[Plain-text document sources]
____________________

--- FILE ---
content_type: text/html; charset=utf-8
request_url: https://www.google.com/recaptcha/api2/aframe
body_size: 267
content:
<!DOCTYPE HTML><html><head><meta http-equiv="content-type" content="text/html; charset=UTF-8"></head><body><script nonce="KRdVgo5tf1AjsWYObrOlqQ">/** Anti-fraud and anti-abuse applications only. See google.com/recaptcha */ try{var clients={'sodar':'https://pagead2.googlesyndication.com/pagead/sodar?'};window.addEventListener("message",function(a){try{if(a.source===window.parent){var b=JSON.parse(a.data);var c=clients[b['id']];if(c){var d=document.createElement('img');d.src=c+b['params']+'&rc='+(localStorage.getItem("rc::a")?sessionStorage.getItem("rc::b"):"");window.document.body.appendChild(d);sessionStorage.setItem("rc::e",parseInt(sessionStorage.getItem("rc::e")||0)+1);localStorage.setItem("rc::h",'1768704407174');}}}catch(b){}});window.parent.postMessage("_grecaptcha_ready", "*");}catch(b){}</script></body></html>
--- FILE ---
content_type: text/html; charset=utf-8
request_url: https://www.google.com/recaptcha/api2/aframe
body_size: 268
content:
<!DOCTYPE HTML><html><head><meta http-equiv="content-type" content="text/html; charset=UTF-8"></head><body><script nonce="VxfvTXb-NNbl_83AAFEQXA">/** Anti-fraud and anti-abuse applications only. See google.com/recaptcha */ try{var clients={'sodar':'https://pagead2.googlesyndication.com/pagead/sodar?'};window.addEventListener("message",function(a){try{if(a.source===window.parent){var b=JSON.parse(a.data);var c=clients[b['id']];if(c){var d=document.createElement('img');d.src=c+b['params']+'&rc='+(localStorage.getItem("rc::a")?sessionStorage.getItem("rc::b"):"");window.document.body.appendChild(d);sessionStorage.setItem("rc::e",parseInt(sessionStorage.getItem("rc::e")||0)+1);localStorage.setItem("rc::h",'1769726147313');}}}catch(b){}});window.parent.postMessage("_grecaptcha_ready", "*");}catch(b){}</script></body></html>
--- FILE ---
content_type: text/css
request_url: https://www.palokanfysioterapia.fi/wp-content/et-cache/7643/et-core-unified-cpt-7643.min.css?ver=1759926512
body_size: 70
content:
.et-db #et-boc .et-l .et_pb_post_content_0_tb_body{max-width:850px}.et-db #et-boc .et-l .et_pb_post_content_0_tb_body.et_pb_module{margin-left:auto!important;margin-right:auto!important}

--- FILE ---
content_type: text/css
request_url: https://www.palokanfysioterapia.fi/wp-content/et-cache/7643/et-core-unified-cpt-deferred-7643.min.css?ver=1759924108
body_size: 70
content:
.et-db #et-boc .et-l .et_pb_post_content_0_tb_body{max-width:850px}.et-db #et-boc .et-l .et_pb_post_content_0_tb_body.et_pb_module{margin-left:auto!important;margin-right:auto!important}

____________________

Go through the records and gather the lines that hold "cache".

#### [TASK ANSWER]
request_url: https://www.palokanfysioterapia.fi/wp-content/et-cache/7643/et-core-unified-cpt-7643.min.css?ver=1759926512
request_url: https://www.palokanfysioterapia.fi/wp-content/et-cache/7643/et-core-unified-cpt-deferred-7643.min.css?ver=1759924108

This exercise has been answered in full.